Von Roland Spiegel.
Urplötzlich scheint zumindest ein Teil des Publikums um Jahrzehnte jünger: Zuhörer im Schüler- und Studentenalter flankieren ausgelassen tanzend die Sitzreihen. Und auch von den Älteren hält es viele nicht auf den Sitzen. Der Grund: Jazz trifft Techno – und reißt mit. Zumindest dann, wenn er von der Münchner Jazzrausch Bigband gespielt wird, einem jungen, 15-köpfigen Ensemble, dessen Chefs der barocke Kraftkerl Roman Sladek an der Posaune und der filigrane Denker Leonhard Kuhn am Laptop sind. Kuhn, auch studierter Mathematiker, schreibt für diese Band Stücke von nerdig verschrobenem Witz. Da inspiriert ihn etwa ein mathematisches Phänomen wie die sogenannte Dirichlet-Funktion zu einem Liebeslied. Und in flackernd nervösen Klängen peitscht es die Zuhörer durch emotionale Zustände.
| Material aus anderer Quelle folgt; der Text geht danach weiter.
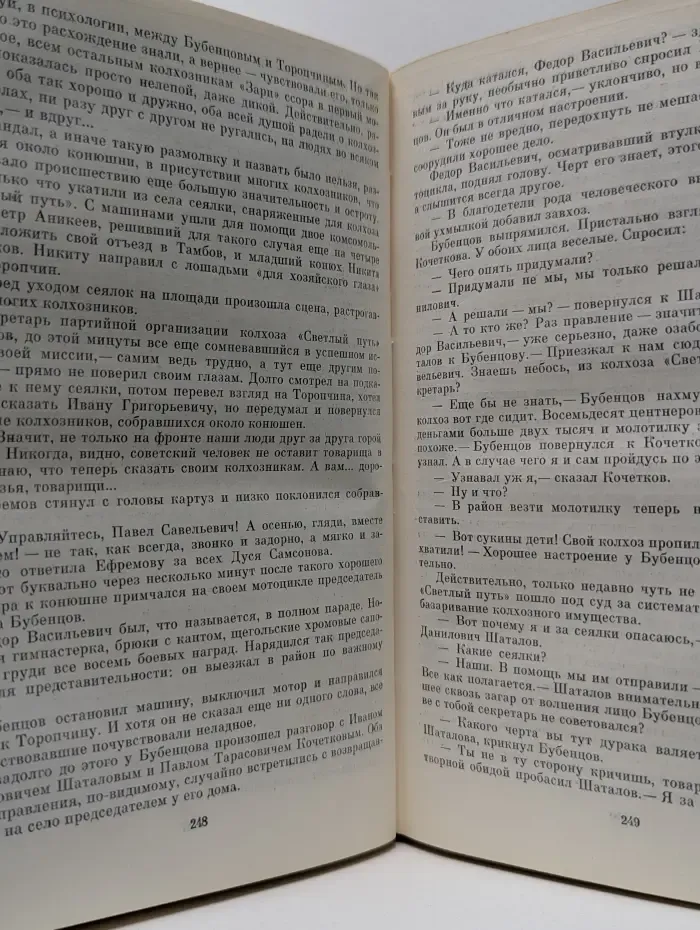 Следствие не закончено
Die Band, mit einem Bläsersatz, der auch eine Tuba enthält, ist ein Muster an knifflig-unterhaltsamer Präzisionsarbeit. Jubel in der ausverkauften Wackerhalle in Burghausen. Jazzrausch – so wirkt er.
Zum 49. Mal gab es im März die Internationale Jazzwoche im südostbayerischen Grenzort Burghausen an der Salzach. In der Stadt mit der über einen Kilometer langen Burg dachte man schon dieses Jahr viel ans nächste, das Jubiläums-Jahr. Aber auch die Vorjubiläums-Ausgabe überraschte mit einigen atmosphärisch besonders geglückten Highlights. Die spielten sich nicht zuletzt in Generationen-Gegensätzen ab. Denn besonders auffällig bei diesem Festival waren neben schwungvollen Jung-Jazzern nicht zuletzt zwei über 80-jährige Saxofonisten. Der eine: der aus Kamerun stammende und in Frankreich lebende Manu Dibango, 84 und vom Erscheinungsbild her ein Mann in den allerbesten Jahren. Er spielte zu den feinen, präzisen Rhythmen seiner Band Tenorsaxofon mit makellosem, weichem Ton und brachte mit magnetischer Musikalität den Saal zum Schwelgen. Der zweite: der Mann, der einst Henry Mancinis „Pink Panther“ zum Klingen brachte – der Amerikaner Don Menza (81). Er powerte mit seinem Quartett sechs Abende im Burghauser Jazzkeller und verblüffte mit Tenorsaxofontönen von schier berstender Kraft.
Vielleicht gibt es im Jazz einfach kein Alter. Denn auch der Künstlerische Leiter der Jazzwoche, Joe Viera (85), kann noch immer mit glänzenden Augen musikalische Überraschungen bewundern: etwa die gelassen-energiegeladene Art, wie die aktuelle Band des Schlagzeugers Wolfgang Haffner (unter anderem mit Vibrafonist Christopher Dell, Pianist Roberto Di Gioia und Gitarrist Daniel Stelter) Stücke wie Chick Coreas „Spain“ und Eigenkompositionen wie „Star“ spielte. 1986, mit 20, hatte der Burghauser Dauergast Haffner in der Band von Saxofonist James Moody erstmals bei diesem Festival gespielt. Damals gehörte er zu den Entdeckungen. Diesmal war es vor allem die Gruppe Leléka aus Berlin, die Siegerband des diesjährigen Burghauser Jazzwettbewerbs, mit der ukrainischen Sängerin Viktoria Anton. Eine Stimme mit Aura und einem hellen, weichen Klang voll fesselnd natürlicher Kraft. Nach einem Klagelied über die Opfer des Krieges verharrte das Publikum nach dem letzten Ton 20 Sekunden in atemloser Stille. Jazz – in Fällen wie diesem Musik mit starker menschlicher Botschaft.